WHAT THE TASK REQUIRES: Give back exactly the lines that run from the line containing "Is point (346, 10)" through the end of the listing below. Leave out every other line.

_ _ _ _ _

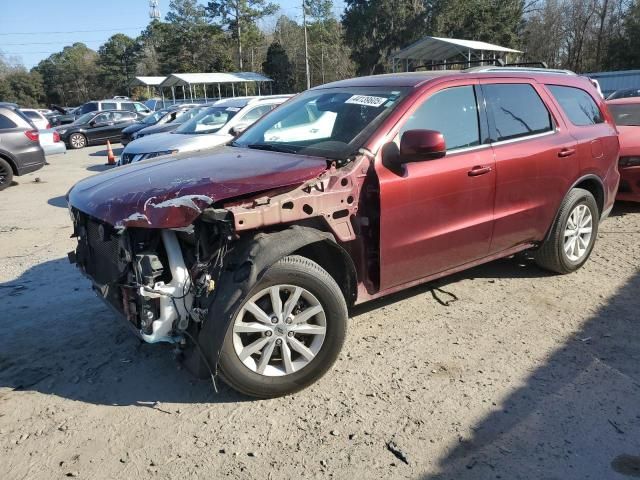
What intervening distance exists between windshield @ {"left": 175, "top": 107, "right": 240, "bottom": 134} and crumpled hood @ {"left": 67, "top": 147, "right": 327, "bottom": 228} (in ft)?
20.4

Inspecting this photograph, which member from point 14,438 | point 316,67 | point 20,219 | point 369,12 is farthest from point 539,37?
point 14,438

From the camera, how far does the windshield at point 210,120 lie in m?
9.98

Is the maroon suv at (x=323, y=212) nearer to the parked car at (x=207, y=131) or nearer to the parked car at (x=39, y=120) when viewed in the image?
the parked car at (x=207, y=131)

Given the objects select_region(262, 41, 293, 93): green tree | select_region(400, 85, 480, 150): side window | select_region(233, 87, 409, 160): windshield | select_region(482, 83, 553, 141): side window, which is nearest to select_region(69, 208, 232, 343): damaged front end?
select_region(233, 87, 409, 160): windshield

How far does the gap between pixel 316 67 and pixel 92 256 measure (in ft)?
190

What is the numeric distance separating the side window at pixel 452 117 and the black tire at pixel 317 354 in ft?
4.41

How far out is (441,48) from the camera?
25859 mm

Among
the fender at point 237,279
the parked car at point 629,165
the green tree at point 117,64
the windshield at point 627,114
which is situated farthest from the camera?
the green tree at point 117,64

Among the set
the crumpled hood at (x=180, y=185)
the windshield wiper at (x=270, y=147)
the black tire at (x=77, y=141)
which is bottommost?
the black tire at (x=77, y=141)

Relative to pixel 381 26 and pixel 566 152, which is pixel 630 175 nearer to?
pixel 566 152

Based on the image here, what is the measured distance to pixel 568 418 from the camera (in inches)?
117

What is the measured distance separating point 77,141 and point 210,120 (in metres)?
13.2

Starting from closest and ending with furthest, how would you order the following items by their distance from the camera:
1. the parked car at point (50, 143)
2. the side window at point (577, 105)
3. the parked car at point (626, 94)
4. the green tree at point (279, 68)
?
the side window at point (577, 105) < the parked car at point (50, 143) < the parked car at point (626, 94) < the green tree at point (279, 68)

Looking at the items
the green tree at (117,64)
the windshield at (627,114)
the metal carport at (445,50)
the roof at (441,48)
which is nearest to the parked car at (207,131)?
the windshield at (627,114)
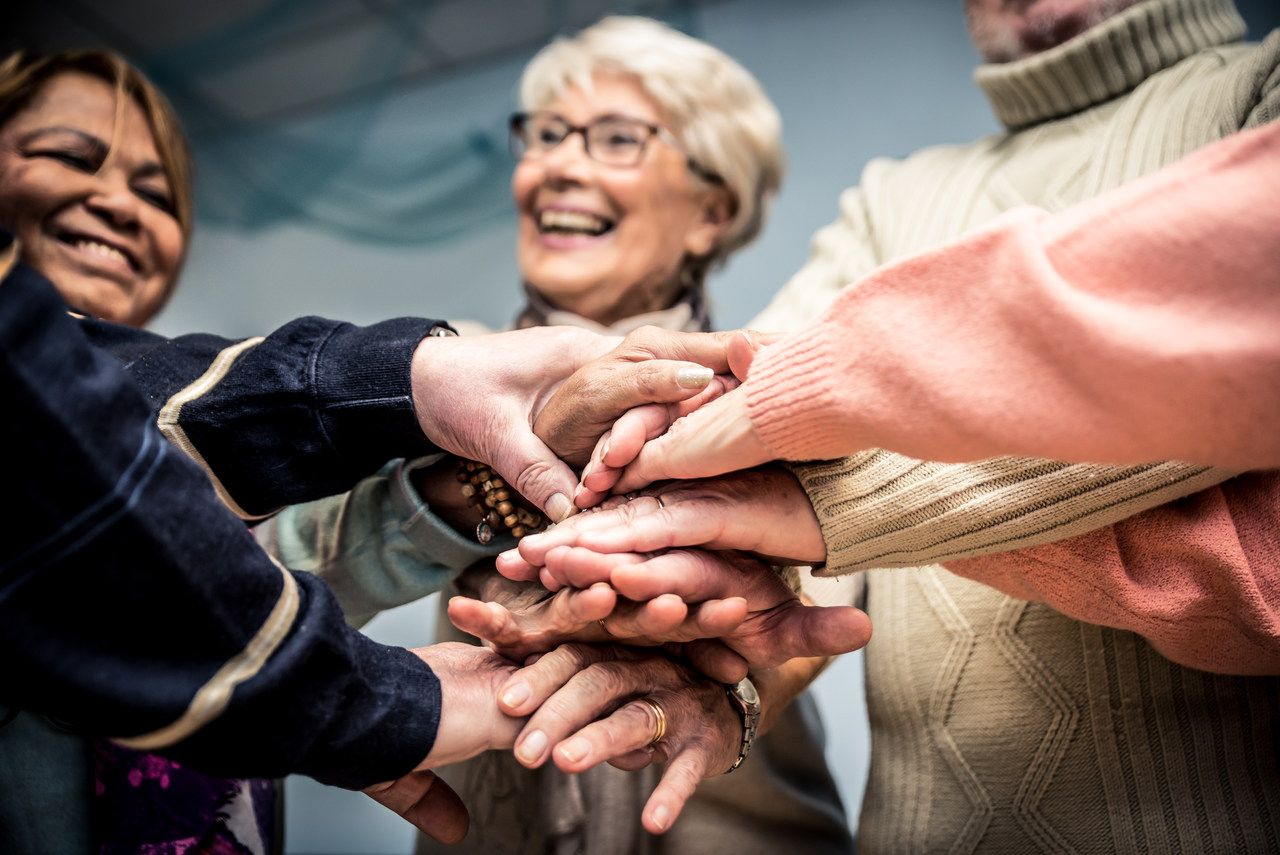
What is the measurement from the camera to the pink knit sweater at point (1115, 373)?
479mm

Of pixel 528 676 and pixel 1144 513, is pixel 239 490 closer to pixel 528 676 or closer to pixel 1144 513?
pixel 528 676

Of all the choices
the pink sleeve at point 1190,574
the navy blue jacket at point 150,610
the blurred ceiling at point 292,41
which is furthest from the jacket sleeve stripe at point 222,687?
the blurred ceiling at point 292,41

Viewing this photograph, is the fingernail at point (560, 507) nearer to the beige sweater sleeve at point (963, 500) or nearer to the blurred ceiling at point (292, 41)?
the beige sweater sleeve at point (963, 500)

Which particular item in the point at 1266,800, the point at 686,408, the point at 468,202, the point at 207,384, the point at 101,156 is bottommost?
the point at 1266,800

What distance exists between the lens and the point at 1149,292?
503mm

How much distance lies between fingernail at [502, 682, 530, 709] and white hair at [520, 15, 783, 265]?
41.0 inches

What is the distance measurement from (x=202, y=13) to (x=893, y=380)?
80.2 inches

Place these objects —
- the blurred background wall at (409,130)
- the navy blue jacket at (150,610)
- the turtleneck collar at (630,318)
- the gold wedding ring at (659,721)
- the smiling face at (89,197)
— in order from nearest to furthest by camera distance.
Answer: the navy blue jacket at (150,610) → the gold wedding ring at (659,721) → the smiling face at (89,197) → the turtleneck collar at (630,318) → the blurred background wall at (409,130)

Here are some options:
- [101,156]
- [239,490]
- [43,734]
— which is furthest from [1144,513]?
[101,156]

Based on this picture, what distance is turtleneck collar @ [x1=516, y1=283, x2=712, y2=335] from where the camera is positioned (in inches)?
52.5

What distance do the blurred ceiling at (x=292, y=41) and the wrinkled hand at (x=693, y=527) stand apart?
4.39 ft

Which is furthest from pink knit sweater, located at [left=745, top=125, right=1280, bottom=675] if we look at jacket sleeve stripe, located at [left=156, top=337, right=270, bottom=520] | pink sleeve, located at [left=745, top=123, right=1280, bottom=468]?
jacket sleeve stripe, located at [left=156, top=337, right=270, bottom=520]

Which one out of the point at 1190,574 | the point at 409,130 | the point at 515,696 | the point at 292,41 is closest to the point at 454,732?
the point at 515,696

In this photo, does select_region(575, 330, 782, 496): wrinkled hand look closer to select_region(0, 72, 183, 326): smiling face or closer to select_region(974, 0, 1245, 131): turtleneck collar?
select_region(974, 0, 1245, 131): turtleneck collar
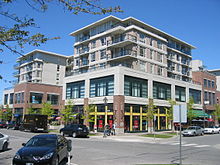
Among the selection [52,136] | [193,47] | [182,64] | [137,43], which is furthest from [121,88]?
[193,47]

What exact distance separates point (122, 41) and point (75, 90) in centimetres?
1280

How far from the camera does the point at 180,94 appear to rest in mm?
49312

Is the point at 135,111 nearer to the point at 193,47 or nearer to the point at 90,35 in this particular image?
the point at 90,35

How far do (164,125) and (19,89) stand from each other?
35.3 metres

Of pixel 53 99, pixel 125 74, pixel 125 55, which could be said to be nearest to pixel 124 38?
pixel 125 55

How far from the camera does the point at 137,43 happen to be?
43.5m

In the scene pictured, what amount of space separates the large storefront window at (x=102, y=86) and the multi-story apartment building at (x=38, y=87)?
10.3 metres

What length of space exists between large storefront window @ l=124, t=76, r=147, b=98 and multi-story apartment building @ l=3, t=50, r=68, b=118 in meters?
16.0

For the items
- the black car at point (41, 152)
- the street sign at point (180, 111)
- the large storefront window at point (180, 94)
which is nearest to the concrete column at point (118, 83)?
the large storefront window at point (180, 94)

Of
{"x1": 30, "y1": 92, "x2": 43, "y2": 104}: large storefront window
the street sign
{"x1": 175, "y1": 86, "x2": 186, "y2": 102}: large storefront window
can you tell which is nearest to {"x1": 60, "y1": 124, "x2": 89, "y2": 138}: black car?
the street sign

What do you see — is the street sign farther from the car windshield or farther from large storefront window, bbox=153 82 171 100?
large storefront window, bbox=153 82 171 100

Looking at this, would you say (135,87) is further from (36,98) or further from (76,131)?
(36,98)

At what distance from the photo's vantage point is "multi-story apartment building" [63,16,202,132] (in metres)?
36.7

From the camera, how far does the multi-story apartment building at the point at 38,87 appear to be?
54281mm
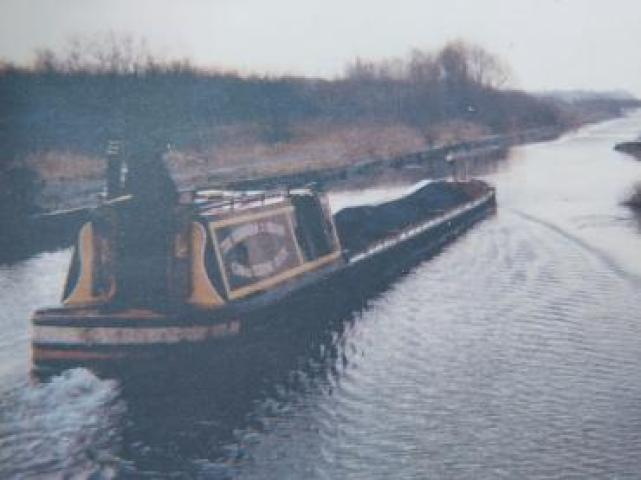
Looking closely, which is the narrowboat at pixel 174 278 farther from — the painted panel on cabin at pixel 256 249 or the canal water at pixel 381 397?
the canal water at pixel 381 397

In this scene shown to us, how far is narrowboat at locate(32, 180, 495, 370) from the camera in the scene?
44.4ft

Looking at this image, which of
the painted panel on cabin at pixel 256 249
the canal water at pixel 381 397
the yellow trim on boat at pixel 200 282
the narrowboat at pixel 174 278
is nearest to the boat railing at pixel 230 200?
the narrowboat at pixel 174 278

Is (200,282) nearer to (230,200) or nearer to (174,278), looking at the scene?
(174,278)

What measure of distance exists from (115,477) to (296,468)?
2466 mm

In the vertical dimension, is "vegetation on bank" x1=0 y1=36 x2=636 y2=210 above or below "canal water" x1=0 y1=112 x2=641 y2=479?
above

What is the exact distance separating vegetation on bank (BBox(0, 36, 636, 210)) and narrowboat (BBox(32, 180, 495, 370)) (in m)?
1.60

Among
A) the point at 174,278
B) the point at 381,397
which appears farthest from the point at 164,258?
the point at 381,397

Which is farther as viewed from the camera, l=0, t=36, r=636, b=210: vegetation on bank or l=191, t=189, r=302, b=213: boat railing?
l=0, t=36, r=636, b=210: vegetation on bank

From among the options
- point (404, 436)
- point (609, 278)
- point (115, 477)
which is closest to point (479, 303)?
point (609, 278)

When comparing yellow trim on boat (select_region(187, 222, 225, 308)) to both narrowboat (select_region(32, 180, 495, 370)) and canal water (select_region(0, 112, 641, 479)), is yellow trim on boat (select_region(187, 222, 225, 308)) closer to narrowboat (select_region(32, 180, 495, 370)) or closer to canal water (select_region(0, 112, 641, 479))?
narrowboat (select_region(32, 180, 495, 370))

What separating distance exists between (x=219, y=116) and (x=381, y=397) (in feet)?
173

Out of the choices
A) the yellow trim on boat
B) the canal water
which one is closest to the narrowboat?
the yellow trim on boat

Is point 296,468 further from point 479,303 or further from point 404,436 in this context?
point 479,303

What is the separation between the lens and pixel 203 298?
1443 cm
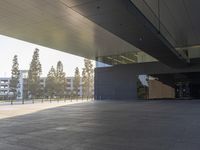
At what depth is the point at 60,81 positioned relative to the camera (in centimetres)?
5088

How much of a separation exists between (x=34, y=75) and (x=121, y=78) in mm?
22346

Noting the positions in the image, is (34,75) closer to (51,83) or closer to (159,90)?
(51,83)

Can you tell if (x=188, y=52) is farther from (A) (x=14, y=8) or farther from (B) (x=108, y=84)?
(A) (x=14, y=8)

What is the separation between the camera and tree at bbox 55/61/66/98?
49.7 meters

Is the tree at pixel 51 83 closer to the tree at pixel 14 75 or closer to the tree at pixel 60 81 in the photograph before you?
the tree at pixel 60 81

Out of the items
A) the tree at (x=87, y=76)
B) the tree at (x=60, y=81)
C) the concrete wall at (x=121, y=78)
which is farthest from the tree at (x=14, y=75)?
the concrete wall at (x=121, y=78)

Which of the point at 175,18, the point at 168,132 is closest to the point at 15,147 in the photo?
the point at 168,132

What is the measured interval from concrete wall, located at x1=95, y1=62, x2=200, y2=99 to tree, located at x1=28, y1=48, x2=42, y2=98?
18.5 metres

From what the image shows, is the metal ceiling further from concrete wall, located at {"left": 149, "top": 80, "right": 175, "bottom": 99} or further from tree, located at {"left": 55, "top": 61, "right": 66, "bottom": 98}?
tree, located at {"left": 55, "top": 61, "right": 66, "bottom": 98}

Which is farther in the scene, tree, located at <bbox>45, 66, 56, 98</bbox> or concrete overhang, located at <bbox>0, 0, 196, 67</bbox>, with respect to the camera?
tree, located at <bbox>45, 66, 56, 98</bbox>

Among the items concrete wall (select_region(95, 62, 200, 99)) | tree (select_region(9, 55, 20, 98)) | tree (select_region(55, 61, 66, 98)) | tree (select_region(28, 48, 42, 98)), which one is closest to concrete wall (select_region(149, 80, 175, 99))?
concrete wall (select_region(95, 62, 200, 99))

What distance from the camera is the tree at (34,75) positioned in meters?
45.0

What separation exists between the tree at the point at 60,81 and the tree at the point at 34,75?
4729 mm

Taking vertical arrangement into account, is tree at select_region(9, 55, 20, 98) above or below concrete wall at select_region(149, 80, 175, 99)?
above
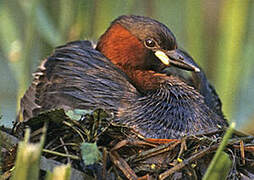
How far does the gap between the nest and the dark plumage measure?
28cm

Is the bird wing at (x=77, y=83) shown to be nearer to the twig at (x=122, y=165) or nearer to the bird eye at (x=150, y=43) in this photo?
the bird eye at (x=150, y=43)

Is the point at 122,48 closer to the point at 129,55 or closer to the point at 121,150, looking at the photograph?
the point at 129,55

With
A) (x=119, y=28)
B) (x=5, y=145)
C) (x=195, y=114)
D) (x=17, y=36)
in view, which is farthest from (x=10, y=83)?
(x=5, y=145)

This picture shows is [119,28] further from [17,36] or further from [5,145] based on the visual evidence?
[5,145]

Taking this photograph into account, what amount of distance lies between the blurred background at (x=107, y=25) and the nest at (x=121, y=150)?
3.72ft

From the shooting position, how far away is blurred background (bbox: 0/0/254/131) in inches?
125

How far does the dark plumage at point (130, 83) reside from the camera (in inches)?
95.7

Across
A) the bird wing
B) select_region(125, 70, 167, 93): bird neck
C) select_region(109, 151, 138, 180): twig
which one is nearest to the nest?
select_region(109, 151, 138, 180): twig

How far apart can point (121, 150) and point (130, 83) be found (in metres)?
0.76

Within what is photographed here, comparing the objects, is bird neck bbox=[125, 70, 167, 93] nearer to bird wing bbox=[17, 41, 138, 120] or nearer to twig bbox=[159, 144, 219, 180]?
bird wing bbox=[17, 41, 138, 120]

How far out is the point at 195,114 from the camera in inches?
97.5

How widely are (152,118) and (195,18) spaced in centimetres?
104

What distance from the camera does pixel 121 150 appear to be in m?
2.00

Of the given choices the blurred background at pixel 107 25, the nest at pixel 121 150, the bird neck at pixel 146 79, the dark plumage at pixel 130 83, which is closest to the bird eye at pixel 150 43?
the dark plumage at pixel 130 83
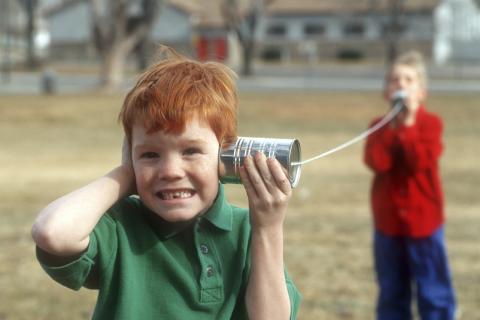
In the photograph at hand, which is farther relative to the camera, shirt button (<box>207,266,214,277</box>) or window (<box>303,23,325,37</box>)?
window (<box>303,23,325,37</box>)

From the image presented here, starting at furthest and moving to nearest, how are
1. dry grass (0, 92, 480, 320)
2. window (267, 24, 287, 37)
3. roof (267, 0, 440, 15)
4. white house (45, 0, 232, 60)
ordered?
window (267, 24, 287, 37) < roof (267, 0, 440, 15) < white house (45, 0, 232, 60) < dry grass (0, 92, 480, 320)

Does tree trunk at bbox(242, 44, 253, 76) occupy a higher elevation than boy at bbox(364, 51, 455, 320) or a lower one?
lower

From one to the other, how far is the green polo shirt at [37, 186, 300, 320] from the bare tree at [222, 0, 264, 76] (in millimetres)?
21343

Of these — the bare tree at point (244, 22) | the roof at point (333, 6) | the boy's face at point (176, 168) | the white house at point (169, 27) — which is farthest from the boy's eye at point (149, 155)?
the roof at point (333, 6)

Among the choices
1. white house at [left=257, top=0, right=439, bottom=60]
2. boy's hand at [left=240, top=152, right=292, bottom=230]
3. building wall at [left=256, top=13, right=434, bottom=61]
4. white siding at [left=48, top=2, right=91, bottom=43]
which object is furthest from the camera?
white siding at [left=48, top=2, right=91, bottom=43]

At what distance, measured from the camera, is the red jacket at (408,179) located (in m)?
4.81

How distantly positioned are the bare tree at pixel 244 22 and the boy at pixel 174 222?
21356mm

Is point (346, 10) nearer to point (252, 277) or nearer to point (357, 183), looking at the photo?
point (357, 183)

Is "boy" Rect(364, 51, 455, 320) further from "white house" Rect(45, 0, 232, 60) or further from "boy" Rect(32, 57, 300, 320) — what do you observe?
"white house" Rect(45, 0, 232, 60)

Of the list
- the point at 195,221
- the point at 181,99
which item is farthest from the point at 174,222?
the point at 181,99

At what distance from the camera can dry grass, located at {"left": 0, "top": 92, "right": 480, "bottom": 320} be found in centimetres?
582

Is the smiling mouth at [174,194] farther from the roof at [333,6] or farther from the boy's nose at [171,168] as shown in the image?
the roof at [333,6]

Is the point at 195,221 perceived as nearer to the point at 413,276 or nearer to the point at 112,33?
the point at 413,276

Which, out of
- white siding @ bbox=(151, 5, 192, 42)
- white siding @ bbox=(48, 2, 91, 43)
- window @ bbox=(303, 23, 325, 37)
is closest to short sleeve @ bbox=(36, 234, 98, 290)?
white siding @ bbox=(151, 5, 192, 42)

_ _ _ _ _

EXERCISE RESULT:
Is point (346, 10) nearer to point (252, 277) or nearer to point (357, 183), looking at the photo?
point (357, 183)

Is "boy" Rect(364, 51, 455, 320) further from "white house" Rect(45, 0, 232, 60) or further from "boy" Rect(32, 57, 300, 320) — what do you observe?
"white house" Rect(45, 0, 232, 60)

Of the list
- the point at 195,221
- the point at 181,99
which item is farthest from the point at 174,222?
the point at 181,99

At what distance from the camera can dry grass, located at {"left": 0, "top": 92, "right": 480, "bottom": 320} be found in centimetres?
582

Is the smiling mouth at [174,194] farther from the roof at [333,6] or farther from the boy's nose at [171,168] as shown in the image?
the roof at [333,6]

Is the point at 195,221 perceived as nearer to the point at 413,276 or nearer to the point at 112,33?
the point at 413,276

Which, out of
- white siding @ bbox=(151, 5, 192, 42)
- white siding @ bbox=(48, 2, 91, 43)
- window @ bbox=(303, 23, 325, 37)
is closest to short sleeve @ bbox=(36, 234, 98, 290)?
white siding @ bbox=(151, 5, 192, 42)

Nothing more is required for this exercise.